■ **EXERCISE DESCRIPTION**:
Copy the records word for word, everything from the very first line down to the line containing "I'll return each instance as SVG.", with both ends included.

(Extracted data entries)

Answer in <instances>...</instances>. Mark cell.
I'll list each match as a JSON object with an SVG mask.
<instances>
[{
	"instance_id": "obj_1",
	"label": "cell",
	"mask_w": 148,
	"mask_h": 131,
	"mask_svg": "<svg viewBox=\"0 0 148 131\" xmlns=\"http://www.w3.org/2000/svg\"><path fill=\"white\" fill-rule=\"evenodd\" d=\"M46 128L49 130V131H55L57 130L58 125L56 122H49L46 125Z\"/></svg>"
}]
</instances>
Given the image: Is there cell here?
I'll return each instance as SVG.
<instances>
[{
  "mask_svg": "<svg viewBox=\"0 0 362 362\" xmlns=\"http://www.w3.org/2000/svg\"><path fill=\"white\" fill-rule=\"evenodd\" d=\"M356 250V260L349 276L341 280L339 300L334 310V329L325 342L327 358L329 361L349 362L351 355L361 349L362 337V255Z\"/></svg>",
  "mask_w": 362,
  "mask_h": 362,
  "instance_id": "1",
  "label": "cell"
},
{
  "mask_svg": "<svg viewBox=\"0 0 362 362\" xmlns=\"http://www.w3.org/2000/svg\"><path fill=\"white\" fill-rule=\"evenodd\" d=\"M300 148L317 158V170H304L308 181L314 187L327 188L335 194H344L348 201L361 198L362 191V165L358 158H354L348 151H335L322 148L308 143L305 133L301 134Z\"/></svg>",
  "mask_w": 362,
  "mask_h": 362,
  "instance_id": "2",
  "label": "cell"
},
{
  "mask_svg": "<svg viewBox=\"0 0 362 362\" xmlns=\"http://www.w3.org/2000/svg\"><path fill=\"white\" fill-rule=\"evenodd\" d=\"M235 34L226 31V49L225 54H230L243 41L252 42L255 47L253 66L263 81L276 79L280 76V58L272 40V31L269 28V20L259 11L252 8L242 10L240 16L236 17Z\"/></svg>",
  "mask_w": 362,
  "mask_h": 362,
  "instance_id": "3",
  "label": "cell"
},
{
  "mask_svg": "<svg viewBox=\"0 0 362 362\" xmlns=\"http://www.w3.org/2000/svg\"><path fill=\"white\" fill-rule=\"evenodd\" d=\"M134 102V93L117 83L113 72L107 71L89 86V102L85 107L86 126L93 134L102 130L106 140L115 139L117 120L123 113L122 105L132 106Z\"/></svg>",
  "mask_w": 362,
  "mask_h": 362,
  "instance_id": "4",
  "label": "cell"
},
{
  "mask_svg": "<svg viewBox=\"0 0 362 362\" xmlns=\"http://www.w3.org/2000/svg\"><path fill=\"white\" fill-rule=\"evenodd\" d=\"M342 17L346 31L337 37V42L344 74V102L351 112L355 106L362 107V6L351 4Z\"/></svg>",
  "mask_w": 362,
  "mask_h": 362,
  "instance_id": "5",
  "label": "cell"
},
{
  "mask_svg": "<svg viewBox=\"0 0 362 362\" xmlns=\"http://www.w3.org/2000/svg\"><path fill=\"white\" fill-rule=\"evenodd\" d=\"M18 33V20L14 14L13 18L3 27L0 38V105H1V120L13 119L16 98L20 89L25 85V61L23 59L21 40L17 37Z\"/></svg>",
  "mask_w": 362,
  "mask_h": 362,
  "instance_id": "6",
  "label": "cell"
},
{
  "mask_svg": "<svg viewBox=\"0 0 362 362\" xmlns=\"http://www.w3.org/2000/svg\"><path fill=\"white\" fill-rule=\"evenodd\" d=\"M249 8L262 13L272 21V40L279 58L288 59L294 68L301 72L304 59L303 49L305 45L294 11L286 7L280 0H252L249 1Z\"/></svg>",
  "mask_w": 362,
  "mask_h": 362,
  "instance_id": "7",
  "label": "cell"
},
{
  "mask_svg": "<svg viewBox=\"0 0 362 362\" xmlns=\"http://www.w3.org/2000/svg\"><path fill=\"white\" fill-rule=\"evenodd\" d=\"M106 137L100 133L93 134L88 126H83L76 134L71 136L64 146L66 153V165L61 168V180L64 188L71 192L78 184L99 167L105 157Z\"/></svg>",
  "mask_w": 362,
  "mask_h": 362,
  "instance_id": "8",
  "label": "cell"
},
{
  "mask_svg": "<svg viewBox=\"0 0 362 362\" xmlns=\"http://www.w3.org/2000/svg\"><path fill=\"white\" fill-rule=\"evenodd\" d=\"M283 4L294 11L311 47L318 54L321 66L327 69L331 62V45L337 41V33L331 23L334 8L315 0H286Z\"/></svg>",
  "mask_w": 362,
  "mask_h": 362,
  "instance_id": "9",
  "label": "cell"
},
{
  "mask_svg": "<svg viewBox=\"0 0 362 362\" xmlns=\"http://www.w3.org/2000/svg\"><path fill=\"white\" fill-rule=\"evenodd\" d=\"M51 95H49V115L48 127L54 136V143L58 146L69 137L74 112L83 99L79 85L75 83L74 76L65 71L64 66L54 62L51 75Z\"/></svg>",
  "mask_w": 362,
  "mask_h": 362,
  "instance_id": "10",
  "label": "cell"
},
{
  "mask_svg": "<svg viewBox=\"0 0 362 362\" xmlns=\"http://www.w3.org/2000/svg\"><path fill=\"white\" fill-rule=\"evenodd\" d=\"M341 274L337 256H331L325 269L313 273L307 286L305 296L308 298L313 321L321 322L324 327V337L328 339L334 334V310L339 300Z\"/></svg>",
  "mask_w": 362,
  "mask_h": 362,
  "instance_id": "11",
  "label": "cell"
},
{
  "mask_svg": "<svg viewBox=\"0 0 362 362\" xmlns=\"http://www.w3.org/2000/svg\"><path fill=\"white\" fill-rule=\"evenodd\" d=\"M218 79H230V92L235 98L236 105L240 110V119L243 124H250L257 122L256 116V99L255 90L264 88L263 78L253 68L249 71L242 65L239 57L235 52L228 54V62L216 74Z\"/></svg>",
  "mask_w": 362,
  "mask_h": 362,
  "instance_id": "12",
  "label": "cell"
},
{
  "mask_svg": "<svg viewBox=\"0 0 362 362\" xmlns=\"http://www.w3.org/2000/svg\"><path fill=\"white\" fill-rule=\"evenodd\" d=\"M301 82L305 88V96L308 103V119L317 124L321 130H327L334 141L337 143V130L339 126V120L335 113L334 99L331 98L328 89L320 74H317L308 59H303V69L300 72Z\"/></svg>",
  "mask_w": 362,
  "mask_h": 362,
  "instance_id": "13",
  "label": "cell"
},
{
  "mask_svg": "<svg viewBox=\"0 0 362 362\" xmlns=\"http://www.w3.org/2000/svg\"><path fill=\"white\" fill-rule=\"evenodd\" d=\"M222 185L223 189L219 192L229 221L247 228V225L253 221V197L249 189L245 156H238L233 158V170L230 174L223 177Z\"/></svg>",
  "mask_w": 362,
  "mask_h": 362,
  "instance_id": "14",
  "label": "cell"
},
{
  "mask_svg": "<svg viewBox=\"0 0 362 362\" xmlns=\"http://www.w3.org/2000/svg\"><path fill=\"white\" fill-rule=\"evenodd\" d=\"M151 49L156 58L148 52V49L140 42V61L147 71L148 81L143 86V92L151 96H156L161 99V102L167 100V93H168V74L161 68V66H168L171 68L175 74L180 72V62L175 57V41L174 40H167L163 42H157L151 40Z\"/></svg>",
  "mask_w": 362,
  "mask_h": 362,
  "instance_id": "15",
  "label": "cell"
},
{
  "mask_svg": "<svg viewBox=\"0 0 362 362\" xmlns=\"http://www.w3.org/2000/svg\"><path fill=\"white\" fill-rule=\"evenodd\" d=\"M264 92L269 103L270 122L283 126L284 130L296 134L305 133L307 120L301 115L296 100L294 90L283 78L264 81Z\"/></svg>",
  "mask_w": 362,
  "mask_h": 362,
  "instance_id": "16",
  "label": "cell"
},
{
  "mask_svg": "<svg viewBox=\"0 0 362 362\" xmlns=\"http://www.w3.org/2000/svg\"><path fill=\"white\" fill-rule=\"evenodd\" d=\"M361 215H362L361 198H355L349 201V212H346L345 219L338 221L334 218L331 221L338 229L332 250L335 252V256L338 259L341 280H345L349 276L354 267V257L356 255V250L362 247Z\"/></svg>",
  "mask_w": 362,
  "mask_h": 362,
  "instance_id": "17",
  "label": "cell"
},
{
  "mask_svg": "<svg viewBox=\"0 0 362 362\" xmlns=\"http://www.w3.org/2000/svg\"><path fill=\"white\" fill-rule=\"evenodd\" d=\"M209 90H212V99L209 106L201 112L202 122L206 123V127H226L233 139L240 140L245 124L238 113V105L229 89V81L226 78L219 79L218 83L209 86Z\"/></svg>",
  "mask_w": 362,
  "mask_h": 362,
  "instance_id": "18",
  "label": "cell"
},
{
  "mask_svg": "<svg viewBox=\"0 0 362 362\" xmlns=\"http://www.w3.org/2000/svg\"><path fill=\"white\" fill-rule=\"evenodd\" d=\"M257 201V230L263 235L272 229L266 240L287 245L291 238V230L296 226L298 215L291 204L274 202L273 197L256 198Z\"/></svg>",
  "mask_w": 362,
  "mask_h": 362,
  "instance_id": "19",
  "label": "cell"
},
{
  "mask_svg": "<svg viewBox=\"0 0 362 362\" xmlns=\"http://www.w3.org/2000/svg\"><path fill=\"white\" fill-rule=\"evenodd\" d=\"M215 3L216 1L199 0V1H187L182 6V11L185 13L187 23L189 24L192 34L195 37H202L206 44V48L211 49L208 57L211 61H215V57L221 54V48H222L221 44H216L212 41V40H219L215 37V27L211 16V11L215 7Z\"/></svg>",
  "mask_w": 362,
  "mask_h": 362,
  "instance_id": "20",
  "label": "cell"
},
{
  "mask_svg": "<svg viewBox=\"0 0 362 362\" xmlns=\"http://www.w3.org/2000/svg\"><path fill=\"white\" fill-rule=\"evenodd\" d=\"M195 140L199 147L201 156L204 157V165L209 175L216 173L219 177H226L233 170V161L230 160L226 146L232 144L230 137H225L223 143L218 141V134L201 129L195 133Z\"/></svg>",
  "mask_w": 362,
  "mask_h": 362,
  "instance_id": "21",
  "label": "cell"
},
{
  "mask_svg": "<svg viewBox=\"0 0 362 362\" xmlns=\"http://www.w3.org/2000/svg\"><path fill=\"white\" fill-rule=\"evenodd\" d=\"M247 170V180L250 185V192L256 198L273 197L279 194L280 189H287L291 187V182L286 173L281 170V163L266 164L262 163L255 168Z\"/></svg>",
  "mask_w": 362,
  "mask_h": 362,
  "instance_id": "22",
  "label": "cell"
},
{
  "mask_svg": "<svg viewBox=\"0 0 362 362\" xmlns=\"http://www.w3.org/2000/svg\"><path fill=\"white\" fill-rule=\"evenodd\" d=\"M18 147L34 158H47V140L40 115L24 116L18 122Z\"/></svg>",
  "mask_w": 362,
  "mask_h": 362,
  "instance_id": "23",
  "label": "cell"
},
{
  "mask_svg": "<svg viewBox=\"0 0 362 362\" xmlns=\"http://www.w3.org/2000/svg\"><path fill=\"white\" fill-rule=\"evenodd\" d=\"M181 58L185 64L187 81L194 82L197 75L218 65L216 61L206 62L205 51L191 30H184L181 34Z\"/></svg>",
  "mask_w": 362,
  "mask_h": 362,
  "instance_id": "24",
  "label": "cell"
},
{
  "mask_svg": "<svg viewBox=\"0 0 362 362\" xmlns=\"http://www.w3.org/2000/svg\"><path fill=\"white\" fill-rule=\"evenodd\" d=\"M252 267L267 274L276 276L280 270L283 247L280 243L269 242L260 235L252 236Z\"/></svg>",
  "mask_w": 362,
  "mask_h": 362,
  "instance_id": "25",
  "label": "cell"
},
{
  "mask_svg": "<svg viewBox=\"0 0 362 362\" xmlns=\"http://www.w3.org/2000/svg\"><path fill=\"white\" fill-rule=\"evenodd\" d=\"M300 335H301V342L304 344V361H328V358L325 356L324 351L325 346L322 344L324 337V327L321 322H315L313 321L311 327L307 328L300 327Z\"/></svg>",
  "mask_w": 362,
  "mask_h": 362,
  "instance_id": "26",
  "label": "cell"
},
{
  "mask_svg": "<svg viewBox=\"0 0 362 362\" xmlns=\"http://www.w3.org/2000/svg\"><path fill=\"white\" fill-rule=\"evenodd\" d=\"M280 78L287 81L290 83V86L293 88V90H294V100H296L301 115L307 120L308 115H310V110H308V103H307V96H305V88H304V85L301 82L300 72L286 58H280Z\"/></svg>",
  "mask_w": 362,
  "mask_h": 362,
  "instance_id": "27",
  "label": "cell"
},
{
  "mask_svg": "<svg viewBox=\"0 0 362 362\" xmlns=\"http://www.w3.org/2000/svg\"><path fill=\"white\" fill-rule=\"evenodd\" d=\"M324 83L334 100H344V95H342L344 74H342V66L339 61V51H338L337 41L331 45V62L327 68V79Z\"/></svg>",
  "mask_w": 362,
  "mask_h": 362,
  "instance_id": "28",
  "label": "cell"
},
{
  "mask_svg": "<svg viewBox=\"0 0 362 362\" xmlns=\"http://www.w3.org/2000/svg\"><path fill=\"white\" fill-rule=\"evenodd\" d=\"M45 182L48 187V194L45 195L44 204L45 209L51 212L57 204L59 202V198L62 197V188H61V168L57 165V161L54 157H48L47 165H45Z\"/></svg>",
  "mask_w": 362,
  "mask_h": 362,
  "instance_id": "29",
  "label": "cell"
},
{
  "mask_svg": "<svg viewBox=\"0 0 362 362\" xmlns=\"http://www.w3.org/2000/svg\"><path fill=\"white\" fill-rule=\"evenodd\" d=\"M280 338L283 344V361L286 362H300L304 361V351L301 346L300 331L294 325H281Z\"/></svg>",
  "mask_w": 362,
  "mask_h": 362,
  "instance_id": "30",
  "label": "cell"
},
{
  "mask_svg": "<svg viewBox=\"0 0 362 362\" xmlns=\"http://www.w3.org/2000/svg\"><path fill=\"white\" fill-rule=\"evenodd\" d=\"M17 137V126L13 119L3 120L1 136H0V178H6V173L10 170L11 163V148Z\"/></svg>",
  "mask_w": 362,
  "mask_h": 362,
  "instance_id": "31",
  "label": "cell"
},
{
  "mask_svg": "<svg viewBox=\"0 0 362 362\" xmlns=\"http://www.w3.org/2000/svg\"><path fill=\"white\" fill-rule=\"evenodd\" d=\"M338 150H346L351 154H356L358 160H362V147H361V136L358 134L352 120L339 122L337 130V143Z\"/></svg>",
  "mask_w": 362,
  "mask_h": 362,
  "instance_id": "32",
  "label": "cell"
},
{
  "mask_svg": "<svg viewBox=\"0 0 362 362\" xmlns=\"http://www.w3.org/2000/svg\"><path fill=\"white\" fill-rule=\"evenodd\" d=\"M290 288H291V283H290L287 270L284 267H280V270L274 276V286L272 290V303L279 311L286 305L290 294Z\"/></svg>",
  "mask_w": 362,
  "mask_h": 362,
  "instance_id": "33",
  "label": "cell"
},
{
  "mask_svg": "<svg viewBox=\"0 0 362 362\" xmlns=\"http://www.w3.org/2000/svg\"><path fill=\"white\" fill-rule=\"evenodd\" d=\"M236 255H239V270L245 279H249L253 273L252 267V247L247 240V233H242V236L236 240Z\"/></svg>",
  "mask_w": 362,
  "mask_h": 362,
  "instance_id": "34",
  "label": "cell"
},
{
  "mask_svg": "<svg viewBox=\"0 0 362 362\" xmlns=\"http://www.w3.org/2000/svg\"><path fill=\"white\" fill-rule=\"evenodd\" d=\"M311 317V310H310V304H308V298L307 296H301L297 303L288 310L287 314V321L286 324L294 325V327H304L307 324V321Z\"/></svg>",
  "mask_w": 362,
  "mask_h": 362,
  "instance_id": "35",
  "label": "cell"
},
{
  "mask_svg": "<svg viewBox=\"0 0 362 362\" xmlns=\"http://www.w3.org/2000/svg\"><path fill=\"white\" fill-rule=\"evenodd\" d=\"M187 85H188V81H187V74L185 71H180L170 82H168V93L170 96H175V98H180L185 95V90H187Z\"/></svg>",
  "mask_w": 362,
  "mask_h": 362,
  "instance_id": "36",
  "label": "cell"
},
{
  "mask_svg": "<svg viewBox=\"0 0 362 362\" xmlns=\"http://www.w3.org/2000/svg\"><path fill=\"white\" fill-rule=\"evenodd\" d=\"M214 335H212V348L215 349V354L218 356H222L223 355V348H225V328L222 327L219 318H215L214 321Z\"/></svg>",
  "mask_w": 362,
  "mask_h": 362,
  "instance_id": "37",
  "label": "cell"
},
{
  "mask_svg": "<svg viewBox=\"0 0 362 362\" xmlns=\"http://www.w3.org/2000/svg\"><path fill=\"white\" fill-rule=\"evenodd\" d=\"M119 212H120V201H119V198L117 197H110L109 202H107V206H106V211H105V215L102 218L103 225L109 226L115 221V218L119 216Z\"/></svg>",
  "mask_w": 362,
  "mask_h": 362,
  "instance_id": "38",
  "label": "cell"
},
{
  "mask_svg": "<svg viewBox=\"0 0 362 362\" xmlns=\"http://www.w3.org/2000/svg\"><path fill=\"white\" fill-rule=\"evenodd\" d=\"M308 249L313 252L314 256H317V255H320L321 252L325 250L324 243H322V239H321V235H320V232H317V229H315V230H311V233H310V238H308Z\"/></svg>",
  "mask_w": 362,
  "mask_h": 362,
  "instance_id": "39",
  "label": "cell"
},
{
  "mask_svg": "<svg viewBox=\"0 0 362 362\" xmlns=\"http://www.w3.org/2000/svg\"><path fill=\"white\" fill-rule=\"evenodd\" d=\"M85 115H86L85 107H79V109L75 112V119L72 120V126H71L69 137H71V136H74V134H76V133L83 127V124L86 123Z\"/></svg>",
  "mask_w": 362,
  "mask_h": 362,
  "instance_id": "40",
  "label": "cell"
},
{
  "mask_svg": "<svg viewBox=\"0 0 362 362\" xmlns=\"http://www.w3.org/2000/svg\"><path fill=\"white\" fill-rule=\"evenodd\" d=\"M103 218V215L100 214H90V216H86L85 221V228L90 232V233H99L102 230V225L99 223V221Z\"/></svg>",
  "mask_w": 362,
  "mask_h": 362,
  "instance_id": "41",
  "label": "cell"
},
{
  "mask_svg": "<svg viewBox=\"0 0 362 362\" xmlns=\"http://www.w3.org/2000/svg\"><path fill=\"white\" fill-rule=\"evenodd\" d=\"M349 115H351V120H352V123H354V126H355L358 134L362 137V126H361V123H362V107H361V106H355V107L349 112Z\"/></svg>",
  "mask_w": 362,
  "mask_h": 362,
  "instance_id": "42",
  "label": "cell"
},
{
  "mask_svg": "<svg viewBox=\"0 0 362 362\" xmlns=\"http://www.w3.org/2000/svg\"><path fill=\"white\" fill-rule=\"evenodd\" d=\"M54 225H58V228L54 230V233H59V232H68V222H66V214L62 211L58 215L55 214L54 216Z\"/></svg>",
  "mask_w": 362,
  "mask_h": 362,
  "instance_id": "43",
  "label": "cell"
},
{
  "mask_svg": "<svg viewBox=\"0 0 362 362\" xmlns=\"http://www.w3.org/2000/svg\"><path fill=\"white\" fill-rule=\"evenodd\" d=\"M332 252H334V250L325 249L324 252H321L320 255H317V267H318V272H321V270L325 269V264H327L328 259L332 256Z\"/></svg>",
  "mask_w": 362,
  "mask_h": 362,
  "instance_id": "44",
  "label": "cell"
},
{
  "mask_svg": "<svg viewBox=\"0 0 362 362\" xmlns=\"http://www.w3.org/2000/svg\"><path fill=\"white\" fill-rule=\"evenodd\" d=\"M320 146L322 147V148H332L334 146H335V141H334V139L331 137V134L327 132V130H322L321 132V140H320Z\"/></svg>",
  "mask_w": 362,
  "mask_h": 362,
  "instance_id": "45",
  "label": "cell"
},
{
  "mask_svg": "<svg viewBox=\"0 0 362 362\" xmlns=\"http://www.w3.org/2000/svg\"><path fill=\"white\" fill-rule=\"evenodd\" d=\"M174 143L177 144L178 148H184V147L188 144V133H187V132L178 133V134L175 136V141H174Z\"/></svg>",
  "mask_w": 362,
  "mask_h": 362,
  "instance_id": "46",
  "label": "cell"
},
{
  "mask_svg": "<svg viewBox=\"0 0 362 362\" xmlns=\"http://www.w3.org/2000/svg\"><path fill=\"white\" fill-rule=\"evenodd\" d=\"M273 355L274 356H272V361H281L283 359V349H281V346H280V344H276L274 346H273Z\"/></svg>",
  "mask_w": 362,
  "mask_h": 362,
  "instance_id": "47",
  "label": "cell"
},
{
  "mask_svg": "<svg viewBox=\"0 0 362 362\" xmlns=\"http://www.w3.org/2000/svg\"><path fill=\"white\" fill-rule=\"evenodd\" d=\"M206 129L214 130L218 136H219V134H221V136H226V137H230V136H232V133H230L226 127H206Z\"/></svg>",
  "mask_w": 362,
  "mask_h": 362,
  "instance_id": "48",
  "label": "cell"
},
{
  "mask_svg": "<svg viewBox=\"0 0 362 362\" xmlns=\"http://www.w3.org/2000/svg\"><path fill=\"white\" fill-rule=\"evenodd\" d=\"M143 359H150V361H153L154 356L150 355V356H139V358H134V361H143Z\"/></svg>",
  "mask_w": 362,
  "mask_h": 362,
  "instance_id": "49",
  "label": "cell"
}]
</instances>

■ **RESPONSE TO THE TASK**:
Answer in <instances>...</instances>. Mark cell.
I'll list each match as a JSON object with an SVG mask.
<instances>
[{
	"instance_id": "obj_1",
	"label": "cell",
	"mask_w": 148,
	"mask_h": 131,
	"mask_svg": "<svg viewBox=\"0 0 148 131\" xmlns=\"http://www.w3.org/2000/svg\"><path fill=\"white\" fill-rule=\"evenodd\" d=\"M46 128L49 130V131H55L57 130L58 125L56 122H49L46 125Z\"/></svg>"
}]
</instances>
Given the image: Is there cell here?
I'll return each instance as SVG.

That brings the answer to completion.